His work has been quoted or mentioned in The New York Times, The Wall Street Journal, Los Angeles Times, The Washington Post, NBC News, Time, The New Yorker, HuffPost USA Today, Business Insider, Yahoo, AOL, MarketWatch, The Atlantic, Bloomberg, New York Post, Chicago Tribune, Forbes, The Guardian and many other major publications. McIntyre has been a guest on CNBC, the BBC and television and radio stations across the country.

A magna cum laude graduate of Harvard College, McIntyre also was president of The Harvard Advocate. Founded in 1866, the Advocate is the oldest college publication in the United States.

TheStreet.com, Comps.com and Edgar Online are some of the public companies for which McIntyre served on the board of directors.

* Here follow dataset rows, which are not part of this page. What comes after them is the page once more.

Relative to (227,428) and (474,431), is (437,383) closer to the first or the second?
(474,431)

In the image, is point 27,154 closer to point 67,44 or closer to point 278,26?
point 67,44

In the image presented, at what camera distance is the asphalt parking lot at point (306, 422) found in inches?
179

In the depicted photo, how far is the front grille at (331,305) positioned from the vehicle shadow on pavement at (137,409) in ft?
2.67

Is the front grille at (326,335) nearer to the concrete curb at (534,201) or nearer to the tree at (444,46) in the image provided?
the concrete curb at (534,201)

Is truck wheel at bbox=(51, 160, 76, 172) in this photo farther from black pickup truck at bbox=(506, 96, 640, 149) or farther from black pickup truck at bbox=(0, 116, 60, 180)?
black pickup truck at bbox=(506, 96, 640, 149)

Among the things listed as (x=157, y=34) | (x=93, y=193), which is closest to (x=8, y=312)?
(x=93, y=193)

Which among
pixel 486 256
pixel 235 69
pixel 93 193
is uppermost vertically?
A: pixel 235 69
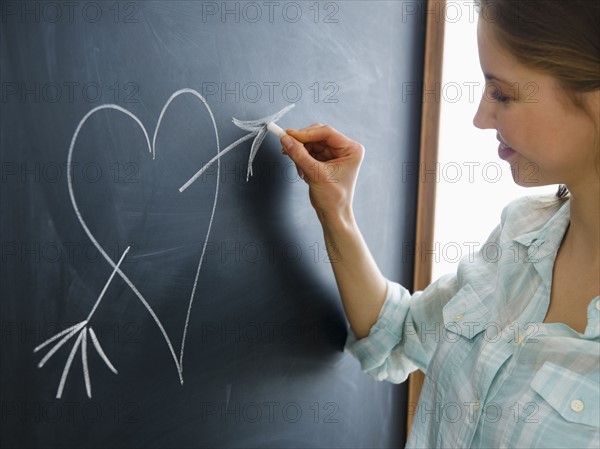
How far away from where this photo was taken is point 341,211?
1.01m

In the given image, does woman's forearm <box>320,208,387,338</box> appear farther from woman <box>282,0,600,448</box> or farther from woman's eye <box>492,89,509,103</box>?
woman's eye <box>492,89,509,103</box>

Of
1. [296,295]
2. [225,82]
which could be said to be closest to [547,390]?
[296,295]

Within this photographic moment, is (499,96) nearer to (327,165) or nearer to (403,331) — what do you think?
(327,165)

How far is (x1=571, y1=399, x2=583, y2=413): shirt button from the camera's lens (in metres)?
0.75

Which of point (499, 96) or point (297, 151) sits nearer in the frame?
point (499, 96)

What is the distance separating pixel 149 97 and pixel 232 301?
0.31 m

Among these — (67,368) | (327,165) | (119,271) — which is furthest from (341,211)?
(67,368)

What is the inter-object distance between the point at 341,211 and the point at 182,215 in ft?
0.81

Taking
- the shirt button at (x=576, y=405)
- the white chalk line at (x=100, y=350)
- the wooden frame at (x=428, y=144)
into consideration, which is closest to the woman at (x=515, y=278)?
the shirt button at (x=576, y=405)

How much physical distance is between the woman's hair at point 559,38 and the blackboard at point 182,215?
342 mm

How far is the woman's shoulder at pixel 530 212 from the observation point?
3.13 feet

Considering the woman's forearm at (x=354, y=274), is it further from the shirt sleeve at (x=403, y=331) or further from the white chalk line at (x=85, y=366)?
the white chalk line at (x=85, y=366)

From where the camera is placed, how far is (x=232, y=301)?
97 cm

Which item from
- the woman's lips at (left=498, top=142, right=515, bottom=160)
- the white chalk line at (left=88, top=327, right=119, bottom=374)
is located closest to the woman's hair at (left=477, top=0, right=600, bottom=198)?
the woman's lips at (left=498, top=142, right=515, bottom=160)
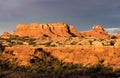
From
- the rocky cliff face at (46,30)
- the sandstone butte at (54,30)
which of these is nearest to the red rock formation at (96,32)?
the sandstone butte at (54,30)

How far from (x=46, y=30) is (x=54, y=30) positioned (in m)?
3.63

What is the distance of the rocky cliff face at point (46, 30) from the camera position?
451ft

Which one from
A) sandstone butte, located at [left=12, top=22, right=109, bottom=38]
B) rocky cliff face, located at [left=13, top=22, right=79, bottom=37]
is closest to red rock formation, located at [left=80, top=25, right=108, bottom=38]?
sandstone butte, located at [left=12, top=22, right=109, bottom=38]

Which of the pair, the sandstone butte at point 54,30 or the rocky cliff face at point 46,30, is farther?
the sandstone butte at point 54,30

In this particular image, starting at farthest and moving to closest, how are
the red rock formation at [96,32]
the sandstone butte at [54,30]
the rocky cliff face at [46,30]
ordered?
the red rock formation at [96,32], the sandstone butte at [54,30], the rocky cliff face at [46,30]

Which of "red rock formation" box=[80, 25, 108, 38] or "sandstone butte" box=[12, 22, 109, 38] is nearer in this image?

He was a Vicinity Corporation board member when the company was sold to Microsoft in 2002. He served on the audit committees of some of these companies.

McIntyre has been the CEO of FutureSource, a provider of trading terminals and news to commodities and futures traders. He was president of Switchboard, the online phone directory company. He served as chairman and CEO of On2 Technologies, the video compression company that provided video compression software for Adobe’s Flash. Google bought On2 in 2009.